I watched it once, and then again. At first I was like . . . who is this scruffy Mr. Knightly? And now, five times through it, I’ve watched everything Johnny Flynn is in. But this is about Historical Romance and not my celebrity crushes.
While Emma is certainly literature, it is so much more than that. It is PRETTY! It is light-hearted! It is funny and charming and whimsical . . . it is a romantic confectionery such as I had forgot existed (and yes, I’ve seen EVERY Emma ever made)!
I should also mention here . . . BRIDGERTON!
Before I saw it, I literally said to a friend, “This represents everything I’ve ever and always hated about Historical Romance! It is NOT historically accurate, not in its casting, not in its characterizations, not in the language or the mores or the etiquette or subject matter.
And then I watched it.
And here’s the thing I have come to. Firstly, we NEED more beauty and love and hope (and yes, sex) in our lives! We need this return to art for art’s sake and beautiful language and yummy costumes (even if we don’t wear them ourselves–but oh. . .can I, please?) We need tidy plots with happy endings and the suggestion (if not the promise, impossible to make) of future happiness and stories that continue in bliss and companionable contentment off-stage. But do you know what we need more than that? We need to stop idealizing what was wrong with the past and nobleize and normalize what should be the ideal in our own society: diversity, equality, justice, love on equitable terms, fairness for all, righteous anger (don’t we all feel something of that right now?), and encouragement that the fight is worth it! These are things that truly accurate Historical Fiction cannot deliver. At least it is rarely accomplished if all the prejudices and inequalities are to be treated with the accuracy that we understand to be the norm. But that’s just it. If my books and others like them go off the tracks a little bit to make a necessary point to the modern-day reader, isn’t that all the better? Some themes, as I said earlier, some conflicts are true no matter what the year and the era.
So I will be less judgmental in the future and less rigid when it comes to my own expectations. I’ve recently started a new series that I think will be as fun to read as it is proving to be to write. I haven’t tossed all the rules out the window, but I’m definitely handling them in a more tongue-in-cheek fashion.

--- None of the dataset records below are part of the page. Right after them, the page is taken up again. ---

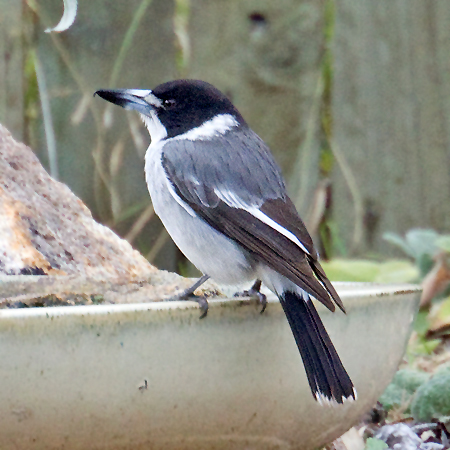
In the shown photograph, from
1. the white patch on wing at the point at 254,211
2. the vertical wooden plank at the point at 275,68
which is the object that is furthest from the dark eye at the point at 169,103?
the vertical wooden plank at the point at 275,68

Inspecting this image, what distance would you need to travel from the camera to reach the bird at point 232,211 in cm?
139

I think we are all over this “pop-up apocalypse”. Thank heaven Absinthe Moon and its sister volumes are not truly dystopian but end on a note of enlightenment and hope and empowerment (I just read that this is actually part of a new genre called SolarPunk). At least they will when I’ve finished them . . . and that is closer than you might think.
So yes, read and watch those cheesy HistRoms! Do it to enjoy a more genteel time and place, but do it, too, with the hope that what is good and noble in those can be ours again in this life, as well.
Or just because it’s fun. That’s enough of a reason, isn’t it?